*Material for this exercise:*
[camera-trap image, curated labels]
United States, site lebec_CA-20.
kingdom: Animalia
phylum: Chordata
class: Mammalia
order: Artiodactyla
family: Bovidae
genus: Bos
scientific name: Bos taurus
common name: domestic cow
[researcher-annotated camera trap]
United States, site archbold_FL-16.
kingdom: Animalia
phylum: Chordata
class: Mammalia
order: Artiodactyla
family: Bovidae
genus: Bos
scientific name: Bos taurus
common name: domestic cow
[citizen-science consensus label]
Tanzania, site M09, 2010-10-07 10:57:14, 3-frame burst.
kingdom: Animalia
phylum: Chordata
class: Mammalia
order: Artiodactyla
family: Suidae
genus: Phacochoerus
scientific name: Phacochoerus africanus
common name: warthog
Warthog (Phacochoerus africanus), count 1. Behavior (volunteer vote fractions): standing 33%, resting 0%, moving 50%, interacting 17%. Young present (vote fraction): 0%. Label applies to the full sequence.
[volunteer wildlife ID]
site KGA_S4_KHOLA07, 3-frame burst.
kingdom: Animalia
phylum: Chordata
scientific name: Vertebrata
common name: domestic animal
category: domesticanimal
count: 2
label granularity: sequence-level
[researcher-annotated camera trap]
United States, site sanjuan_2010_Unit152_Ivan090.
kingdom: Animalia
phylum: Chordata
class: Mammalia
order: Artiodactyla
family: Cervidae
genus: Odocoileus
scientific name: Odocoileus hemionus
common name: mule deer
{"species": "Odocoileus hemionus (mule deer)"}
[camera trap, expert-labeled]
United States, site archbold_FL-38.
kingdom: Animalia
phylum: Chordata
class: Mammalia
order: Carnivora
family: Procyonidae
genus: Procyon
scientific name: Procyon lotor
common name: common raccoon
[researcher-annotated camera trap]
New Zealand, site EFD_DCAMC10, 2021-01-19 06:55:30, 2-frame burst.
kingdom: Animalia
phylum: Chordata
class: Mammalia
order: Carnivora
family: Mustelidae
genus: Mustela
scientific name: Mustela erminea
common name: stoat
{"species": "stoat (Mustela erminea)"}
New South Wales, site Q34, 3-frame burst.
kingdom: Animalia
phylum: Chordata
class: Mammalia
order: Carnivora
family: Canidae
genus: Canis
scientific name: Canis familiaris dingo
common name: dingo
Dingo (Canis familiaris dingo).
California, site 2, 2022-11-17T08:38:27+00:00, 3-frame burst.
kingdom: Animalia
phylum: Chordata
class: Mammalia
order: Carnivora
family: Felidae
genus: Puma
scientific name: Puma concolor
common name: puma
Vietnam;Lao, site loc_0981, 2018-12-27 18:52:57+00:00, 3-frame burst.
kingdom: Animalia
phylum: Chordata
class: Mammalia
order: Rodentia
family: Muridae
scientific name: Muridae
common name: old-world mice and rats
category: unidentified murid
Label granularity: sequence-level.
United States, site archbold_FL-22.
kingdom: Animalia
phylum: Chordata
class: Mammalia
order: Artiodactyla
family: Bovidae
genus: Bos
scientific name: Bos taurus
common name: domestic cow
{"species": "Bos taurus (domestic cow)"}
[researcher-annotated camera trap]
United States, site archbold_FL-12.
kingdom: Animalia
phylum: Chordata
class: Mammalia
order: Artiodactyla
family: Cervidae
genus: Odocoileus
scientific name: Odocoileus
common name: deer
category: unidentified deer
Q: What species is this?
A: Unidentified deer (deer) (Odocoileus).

*Exercise description:* List each line of the entries that holds the string "granularity".

*Exercise result:*
label granularity: sequence-level
Label granularity: sequence-level.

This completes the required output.